(Stored items)
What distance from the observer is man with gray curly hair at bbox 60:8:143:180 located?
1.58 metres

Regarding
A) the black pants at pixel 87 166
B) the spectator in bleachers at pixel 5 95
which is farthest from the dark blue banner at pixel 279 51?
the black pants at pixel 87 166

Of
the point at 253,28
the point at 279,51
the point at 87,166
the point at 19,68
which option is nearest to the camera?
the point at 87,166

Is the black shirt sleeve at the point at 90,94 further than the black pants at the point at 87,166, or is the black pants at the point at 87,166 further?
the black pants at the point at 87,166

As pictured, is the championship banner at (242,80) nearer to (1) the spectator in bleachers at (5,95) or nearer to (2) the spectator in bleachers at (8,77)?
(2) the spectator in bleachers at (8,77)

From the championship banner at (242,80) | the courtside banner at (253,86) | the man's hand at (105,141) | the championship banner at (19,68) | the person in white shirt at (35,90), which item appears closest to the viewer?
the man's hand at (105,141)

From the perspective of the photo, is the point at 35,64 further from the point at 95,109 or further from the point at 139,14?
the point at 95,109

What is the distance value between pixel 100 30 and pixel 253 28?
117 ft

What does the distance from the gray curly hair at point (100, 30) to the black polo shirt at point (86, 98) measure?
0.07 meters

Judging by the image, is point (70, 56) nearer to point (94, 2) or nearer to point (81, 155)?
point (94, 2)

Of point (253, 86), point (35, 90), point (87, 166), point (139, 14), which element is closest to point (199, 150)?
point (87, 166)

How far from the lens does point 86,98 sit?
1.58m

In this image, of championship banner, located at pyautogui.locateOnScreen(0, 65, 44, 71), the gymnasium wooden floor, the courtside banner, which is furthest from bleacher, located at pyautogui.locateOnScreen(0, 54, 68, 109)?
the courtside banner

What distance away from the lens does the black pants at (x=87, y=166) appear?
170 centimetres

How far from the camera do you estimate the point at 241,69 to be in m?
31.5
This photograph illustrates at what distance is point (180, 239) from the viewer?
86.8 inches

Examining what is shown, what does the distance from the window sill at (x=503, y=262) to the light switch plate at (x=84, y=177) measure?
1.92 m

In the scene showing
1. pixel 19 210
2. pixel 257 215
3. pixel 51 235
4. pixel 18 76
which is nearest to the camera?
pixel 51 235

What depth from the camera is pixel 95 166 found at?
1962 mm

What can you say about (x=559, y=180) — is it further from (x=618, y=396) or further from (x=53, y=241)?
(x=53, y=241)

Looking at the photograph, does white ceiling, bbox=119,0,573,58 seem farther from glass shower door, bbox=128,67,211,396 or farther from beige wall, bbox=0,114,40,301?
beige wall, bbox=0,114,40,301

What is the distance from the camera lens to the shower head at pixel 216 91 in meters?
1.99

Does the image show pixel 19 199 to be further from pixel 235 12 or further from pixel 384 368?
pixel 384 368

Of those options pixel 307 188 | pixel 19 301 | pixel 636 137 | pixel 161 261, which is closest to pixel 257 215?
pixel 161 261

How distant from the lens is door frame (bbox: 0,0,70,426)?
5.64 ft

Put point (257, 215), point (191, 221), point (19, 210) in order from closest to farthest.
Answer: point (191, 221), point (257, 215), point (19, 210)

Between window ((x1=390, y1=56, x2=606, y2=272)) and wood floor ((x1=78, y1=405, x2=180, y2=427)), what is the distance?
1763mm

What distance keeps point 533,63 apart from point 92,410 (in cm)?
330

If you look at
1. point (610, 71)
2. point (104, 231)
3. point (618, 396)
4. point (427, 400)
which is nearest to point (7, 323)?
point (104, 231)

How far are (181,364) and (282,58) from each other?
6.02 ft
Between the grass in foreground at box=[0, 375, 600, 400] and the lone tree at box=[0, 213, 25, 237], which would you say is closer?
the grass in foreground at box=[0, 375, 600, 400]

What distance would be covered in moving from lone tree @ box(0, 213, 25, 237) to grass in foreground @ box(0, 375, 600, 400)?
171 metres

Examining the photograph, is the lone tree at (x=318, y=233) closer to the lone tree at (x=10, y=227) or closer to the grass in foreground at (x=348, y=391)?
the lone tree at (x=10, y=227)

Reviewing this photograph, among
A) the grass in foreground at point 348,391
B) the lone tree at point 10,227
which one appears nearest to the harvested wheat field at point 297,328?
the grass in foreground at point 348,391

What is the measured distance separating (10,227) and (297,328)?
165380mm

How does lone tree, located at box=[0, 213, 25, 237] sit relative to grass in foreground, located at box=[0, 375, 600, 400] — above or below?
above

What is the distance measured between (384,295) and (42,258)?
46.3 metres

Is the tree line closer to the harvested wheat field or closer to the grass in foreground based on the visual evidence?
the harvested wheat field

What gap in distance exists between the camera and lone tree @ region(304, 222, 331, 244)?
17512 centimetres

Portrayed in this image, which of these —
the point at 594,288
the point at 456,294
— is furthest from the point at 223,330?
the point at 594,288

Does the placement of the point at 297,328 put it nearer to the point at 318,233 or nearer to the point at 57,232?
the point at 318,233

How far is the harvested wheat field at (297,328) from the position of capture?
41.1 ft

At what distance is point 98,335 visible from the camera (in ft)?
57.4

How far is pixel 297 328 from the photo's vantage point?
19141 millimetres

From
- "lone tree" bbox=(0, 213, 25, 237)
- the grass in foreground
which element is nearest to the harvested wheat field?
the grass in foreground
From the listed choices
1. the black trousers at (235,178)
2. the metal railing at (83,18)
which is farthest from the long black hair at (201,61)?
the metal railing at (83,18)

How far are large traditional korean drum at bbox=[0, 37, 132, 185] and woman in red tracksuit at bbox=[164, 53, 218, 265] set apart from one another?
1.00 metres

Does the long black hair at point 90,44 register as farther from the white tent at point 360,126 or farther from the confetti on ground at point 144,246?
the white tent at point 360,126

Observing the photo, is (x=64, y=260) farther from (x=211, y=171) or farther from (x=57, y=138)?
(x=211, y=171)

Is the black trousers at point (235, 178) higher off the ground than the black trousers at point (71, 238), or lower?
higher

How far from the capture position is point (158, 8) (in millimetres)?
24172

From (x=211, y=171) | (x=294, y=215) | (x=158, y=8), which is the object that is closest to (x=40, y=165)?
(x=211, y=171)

=== Exercise instructions ===
Please switch "championship banner" to "team banner" throughout the material above and give it back with nothing else changed.

=== Solution to the exercise ===
What distance from the observer is man with gray curly hair at bbox 60:8:143:180 located?
1.58 metres

Regarding
A) the black pants at pixel 87 166
B) the spectator in bleachers at pixel 5 95
which is farthest from the dark blue banner at pixel 279 51?
the black pants at pixel 87 166

Of
the point at 253,28
the point at 279,51
the point at 87,166
the point at 19,68
which option is nearest to the camera?
the point at 87,166

Is the black shirt sleeve at the point at 90,94 further than the black pants at the point at 87,166, or is the black pants at the point at 87,166 further?
the black pants at the point at 87,166

As pictured, is the team banner at (242,80) nearer to (1) the spectator in bleachers at (5,95) or nearer to (2) the spectator in bleachers at (8,77)?
(2) the spectator in bleachers at (8,77)

From the team banner at (242,80) | the courtside banner at (253,86) | the man's hand at (105,141) | the team banner at (19,68) | the person in white shirt at (35,90), which item appears closest to the viewer?
the man's hand at (105,141)

From the perspective of the photo, is the point at 35,64 further from the point at 95,109 or further from the point at 139,14?
the point at 95,109

What is the distance value between pixel 100 30 and pixel 253 28?
117 ft

What does the distance from the gray curly hair at point (100, 30) to the black polo shirt at point (86, 98) measure?
0.07 meters

Judging by the image, is point (70, 56) nearer to point (94, 2) or nearer to point (81, 155)?
point (94, 2)

Of point (253, 86), point (35, 90), point (87, 166), point (139, 14), which element is closest to point (199, 150)?
point (87, 166)

How far from the lens does point 86,98 sit?
1.58m

In this image, of team banner, located at pyautogui.locateOnScreen(0, 65, 44, 71), the gymnasium wooden floor, the courtside banner, which is furthest from bleacher, located at pyautogui.locateOnScreen(0, 54, 68, 109)?
the courtside banner

What distance away from the lens does the black pants at (x=87, y=166) appear?
170 centimetres

How far from the camera do you estimate the point at 241,69 to be in m?
31.5
This photograph illustrates at what distance is point (180, 239) from the viewer?
86.8 inches

Examining what is shown, what does the distance from the window sill at (x=503, y=262) to the light switch plate at (x=84, y=177) measure?
1.92 m

In the scene showing
1. pixel 19 210
2. pixel 257 215
3. pixel 51 235
4. pixel 18 76
which is nearest to the camera?
pixel 51 235

What depth from the camera is pixel 95 166 found at?
1962 mm

What can you say about (x=559, y=180) — is it further from (x=618, y=396) or further from (x=53, y=241)?
(x=53, y=241)

Looking at the photograph, does white ceiling, bbox=119,0,573,58 seem farther from glass shower door, bbox=128,67,211,396 or farther from beige wall, bbox=0,114,40,301?
beige wall, bbox=0,114,40,301

What is the distance from the camera lens to the shower head at pixel 216 91 in meters?
1.99

Does the image show pixel 19 199 to be further from pixel 235 12 or further from pixel 384 368?
pixel 384 368

Of those options pixel 307 188 | pixel 19 301 | pixel 636 137 | pixel 161 261, which is closest to pixel 257 215?
pixel 161 261

How distant from the lens is door frame (bbox: 0,0,70,426)?
5.64 ft

Put point (257, 215), point (191, 221), point (19, 210) in order from closest to farthest.
Answer: point (191, 221), point (257, 215), point (19, 210)

Between window ((x1=390, y1=56, x2=606, y2=272)) and wood floor ((x1=78, y1=405, x2=180, y2=427)), what is the distance?
1763mm

What distance keeps point 533,63 apart from point 92,410 (in cm)?
330

If you look at
1. point (610, 71)
2. point (104, 231)
3. point (618, 396)
4. point (427, 400)
which is nearest to point (7, 323)?
point (104, 231)

How far are (181,364) and (282,58) from each other?
6.02 ft
Between the grass in foreground at box=[0, 375, 600, 400] and the lone tree at box=[0, 213, 25, 237], which would you say is closer?
the grass in foreground at box=[0, 375, 600, 400]

What distance would be covered in moving from lone tree @ box(0, 213, 25, 237) to grass in foreground @ box(0, 375, 600, 400)?
171 metres

Examining the photograph, is the lone tree at (x=318, y=233) closer to the lone tree at (x=10, y=227) or closer to the grass in foreground at (x=348, y=391)?
the lone tree at (x=10, y=227)

Reviewing this photograph, among
A) the grass in foreground at point 348,391
B) the lone tree at point 10,227
which one appears nearest to the harvested wheat field at point 297,328?
the grass in foreground at point 348,391

What is the measured distance separating (10,227) and (297,328)?
165380mm

How does lone tree, located at box=[0, 213, 25, 237] sit relative to grass in foreground, located at box=[0, 375, 600, 400] — above or below?
above

What is the distance measured between (384,295) and (42,258)?
46.3 metres

Is the tree line closer to the harvested wheat field or closer to the grass in foreground based on the visual evidence?
the harvested wheat field

What gap in distance exists between the camera and lone tree @ region(304, 222, 331, 244)?
17512 centimetres

Portrayed in this image, which of these —
the point at 594,288
the point at 456,294
— is furthest from the point at 223,330?
the point at 594,288

Does the placement of the point at 297,328 put it nearer to the point at 318,233 or nearer to the point at 57,232?
the point at 318,233

How far is the harvested wheat field at (297,328) from the position of capture?
41.1 ft

At what distance is point 98,335 visible from the camera (in ft)?
57.4

How far is pixel 297 328 from the photo's vantage point?
19141 millimetres

From
- "lone tree" bbox=(0, 213, 25, 237)
- the grass in foreground
which element is nearest to the harvested wheat field?
the grass in foreground
From the listed choices
1. the black trousers at (235,178)
2. the metal railing at (83,18)
which is farthest from the long black hair at (201,61)?
the metal railing at (83,18)

How far are large traditional korean drum at bbox=[0, 37, 132, 185] and woman in red tracksuit at bbox=[164, 53, 218, 265] set apart from one another?
1.00 metres

Does the long black hair at point 90,44 register as farther from the white tent at point 360,126 or farther from the confetti on ground at point 144,246?
the white tent at point 360,126

Observing the photo, is (x=64, y=260) farther from (x=211, y=171) or farther from (x=57, y=138)?
(x=211, y=171)

Is the black trousers at point (235, 178) higher off the ground than the black trousers at point (71, 238), or lower?
higher

How far from the capture position is point (158, 8) (in millimetres)?
24172

From (x=211, y=171) | (x=294, y=215) | (x=158, y=8), which is the object that is closest to (x=40, y=165)?
(x=211, y=171)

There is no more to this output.